## GIVEN INSTRUCTION
Locate the line that contains "Studying the image, is", then copy it and all later lines of the data below exactly, through the last one.

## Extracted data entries
((
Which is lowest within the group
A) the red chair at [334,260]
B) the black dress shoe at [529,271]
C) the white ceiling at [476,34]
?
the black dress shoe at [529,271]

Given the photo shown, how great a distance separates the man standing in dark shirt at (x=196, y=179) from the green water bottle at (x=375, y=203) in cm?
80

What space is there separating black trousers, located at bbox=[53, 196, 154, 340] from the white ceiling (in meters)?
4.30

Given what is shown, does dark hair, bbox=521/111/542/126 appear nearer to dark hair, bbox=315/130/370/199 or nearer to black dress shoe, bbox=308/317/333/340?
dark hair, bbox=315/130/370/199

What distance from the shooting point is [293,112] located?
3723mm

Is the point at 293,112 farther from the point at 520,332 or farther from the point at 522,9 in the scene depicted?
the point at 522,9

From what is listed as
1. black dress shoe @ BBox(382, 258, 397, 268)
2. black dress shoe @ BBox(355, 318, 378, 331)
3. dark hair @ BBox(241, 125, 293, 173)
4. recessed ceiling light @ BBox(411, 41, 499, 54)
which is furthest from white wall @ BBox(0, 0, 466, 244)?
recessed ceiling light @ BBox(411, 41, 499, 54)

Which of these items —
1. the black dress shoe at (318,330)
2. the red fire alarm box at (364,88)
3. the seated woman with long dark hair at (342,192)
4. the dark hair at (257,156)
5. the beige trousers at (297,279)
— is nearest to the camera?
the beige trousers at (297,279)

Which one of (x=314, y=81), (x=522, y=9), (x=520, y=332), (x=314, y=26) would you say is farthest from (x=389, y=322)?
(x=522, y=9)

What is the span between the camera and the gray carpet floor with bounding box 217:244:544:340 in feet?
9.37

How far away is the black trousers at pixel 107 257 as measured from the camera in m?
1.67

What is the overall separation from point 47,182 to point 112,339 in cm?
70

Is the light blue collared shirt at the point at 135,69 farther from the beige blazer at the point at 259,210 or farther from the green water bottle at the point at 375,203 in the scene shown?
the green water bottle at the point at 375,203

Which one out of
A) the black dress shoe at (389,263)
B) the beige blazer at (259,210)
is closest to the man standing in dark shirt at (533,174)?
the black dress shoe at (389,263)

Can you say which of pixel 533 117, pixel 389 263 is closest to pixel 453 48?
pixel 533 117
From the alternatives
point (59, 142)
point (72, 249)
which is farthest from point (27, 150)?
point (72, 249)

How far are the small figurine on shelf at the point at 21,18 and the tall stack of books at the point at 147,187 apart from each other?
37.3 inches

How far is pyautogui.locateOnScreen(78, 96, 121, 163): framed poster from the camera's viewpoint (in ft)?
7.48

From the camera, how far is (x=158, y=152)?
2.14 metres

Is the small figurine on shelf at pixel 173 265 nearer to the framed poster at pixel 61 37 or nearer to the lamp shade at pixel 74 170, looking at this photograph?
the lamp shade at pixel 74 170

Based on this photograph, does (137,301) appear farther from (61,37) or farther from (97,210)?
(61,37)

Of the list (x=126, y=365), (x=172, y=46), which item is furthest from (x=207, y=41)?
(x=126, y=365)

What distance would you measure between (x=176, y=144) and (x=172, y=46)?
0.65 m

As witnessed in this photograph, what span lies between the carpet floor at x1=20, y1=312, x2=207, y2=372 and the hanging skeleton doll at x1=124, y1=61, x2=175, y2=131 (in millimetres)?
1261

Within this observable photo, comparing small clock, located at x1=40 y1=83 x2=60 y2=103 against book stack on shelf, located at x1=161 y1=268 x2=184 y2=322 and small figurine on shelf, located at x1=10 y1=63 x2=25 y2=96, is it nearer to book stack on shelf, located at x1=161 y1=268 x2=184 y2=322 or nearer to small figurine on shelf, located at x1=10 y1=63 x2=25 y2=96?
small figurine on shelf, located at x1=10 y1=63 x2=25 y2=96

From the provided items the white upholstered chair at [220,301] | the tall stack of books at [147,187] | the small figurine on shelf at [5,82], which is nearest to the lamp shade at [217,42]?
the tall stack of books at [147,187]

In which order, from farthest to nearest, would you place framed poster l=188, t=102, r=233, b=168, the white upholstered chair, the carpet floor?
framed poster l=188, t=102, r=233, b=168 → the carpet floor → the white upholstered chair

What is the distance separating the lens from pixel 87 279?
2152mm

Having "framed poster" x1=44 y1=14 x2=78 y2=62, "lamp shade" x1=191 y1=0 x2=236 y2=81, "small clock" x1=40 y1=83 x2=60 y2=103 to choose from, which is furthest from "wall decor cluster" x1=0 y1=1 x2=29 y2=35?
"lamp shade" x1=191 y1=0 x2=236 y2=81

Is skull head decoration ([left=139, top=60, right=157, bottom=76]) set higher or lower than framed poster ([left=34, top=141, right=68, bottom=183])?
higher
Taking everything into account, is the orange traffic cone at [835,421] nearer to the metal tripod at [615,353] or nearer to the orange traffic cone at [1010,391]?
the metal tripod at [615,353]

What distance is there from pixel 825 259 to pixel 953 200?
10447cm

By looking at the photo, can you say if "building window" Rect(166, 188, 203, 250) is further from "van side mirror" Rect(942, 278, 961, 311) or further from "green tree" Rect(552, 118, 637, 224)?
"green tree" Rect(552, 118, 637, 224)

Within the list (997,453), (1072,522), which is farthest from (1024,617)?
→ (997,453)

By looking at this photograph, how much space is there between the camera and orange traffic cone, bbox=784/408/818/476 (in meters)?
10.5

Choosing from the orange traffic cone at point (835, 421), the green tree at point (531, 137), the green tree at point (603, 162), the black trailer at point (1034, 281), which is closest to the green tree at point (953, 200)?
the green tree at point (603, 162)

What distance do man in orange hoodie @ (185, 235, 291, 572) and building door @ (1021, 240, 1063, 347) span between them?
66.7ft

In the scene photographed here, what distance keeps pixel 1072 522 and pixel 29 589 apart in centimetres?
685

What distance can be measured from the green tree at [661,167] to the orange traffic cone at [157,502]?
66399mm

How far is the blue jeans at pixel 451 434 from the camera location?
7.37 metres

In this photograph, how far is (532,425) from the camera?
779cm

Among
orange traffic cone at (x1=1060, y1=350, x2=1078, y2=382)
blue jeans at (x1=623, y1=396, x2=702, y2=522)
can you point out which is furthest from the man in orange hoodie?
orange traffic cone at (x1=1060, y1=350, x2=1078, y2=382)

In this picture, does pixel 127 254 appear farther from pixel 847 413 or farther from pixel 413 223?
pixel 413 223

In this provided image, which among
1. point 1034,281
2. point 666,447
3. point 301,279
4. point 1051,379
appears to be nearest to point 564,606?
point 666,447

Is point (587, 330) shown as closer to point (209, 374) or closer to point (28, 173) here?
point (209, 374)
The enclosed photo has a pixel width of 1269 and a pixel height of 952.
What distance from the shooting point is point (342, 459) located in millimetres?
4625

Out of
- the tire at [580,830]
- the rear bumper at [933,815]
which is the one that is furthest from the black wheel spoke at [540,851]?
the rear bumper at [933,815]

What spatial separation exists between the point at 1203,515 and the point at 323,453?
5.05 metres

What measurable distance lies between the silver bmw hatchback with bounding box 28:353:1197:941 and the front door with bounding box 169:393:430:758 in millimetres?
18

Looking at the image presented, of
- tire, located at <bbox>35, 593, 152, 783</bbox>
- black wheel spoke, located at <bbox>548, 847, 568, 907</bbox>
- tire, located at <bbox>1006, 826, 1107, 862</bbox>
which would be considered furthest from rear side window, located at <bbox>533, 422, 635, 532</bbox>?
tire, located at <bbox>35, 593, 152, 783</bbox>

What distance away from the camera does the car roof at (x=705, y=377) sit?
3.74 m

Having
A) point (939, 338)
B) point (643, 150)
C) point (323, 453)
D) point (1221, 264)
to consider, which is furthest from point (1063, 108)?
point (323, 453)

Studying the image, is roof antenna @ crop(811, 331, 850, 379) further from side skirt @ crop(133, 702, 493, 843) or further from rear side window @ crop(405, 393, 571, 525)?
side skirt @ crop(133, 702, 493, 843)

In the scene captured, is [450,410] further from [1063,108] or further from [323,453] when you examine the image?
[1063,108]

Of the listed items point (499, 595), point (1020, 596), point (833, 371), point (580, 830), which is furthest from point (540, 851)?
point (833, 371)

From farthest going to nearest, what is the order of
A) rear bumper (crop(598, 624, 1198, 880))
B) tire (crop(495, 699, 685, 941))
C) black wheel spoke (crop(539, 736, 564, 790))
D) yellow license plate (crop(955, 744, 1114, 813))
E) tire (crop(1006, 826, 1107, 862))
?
))
## WRITTEN SOLUTION
Studying the image, is roof antenna @ crop(811, 331, 850, 379) further from side skirt @ crop(133, 702, 493, 843) or further from rear side window @ crop(405, 393, 571, 525)?
side skirt @ crop(133, 702, 493, 843)

In the scene captured, is [450,410] further from [1063,108] or further from [323,453] when you examine the image?
[1063,108]

Of the listed items point (499, 595), point (1020, 596), point (833, 371), point (580, 830), which is furthest from point (540, 851)?
point (833, 371)

From farthest going to nearest, what is the order of
A) rear bumper (crop(598, 624, 1198, 880))
B) tire (crop(495, 699, 685, 941))
C) black wheel spoke (crop(539, 736, 564, 790))
D) yellow license plate (crop(955, 744, 1114, 813))
E) tire (crop(1006, 826, 1107, 862))
?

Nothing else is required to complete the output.